This panel got all riled up and that is a good thing, barbs were traded and the audience was often willing to go for the throat. I wish the audience at CAA would do this more often. It is a crime that we can sit through often confusing, jargon laden presentations only to abscond for coffee. At one point in the L.A. panel, Shana Nys Dambrot just threw it out there — Hockney is phoning it in, he is a bad painter, she never got it. I don’t agree and neither did Betty Ann Brown of Cal Sate Northridge, but it was refreshing to see Shana launch it. I admired the candor of this panel, I loved that Peter Frank said, “The worst thing a critic can do is ignore a show.” It’s true. It’s good to hear things that are true.

In the panel, there was a great deal of talk about writing ethics, about the distinction between magazine people and academics, and how a critic takes their individual approach.  I liked what Andrew Berardini said when he mentioned that he is looking for something larger than himself and that he has to deal with the fact that he wants certain work to live on and inform the future and other things to go away — actually he quoted an artist that said that when we judge a show, we should bascially think about the show as if it were found by a civilization in the distant future. Is this us, is this what we want to leave the world? True again.

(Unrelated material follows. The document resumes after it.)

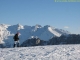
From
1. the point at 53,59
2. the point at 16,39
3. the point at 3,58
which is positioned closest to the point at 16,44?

Another theme that emerged was the time honored idea, usually by people from other places, is that L.A. is not a major art center, that only now is it becoming one. The panelists, of course knowing that L.A. is a major place and has been for thirty years, said exactly that. I would add, though, that the people holding such thoughts need to take a long look at their assumptions and what they hold to be true about art and the people that make it. It’s all around you, CAA visitors. We have hundreds of galleries, some of the top galleries in the world — they are great, you should visit, I’ll drive you.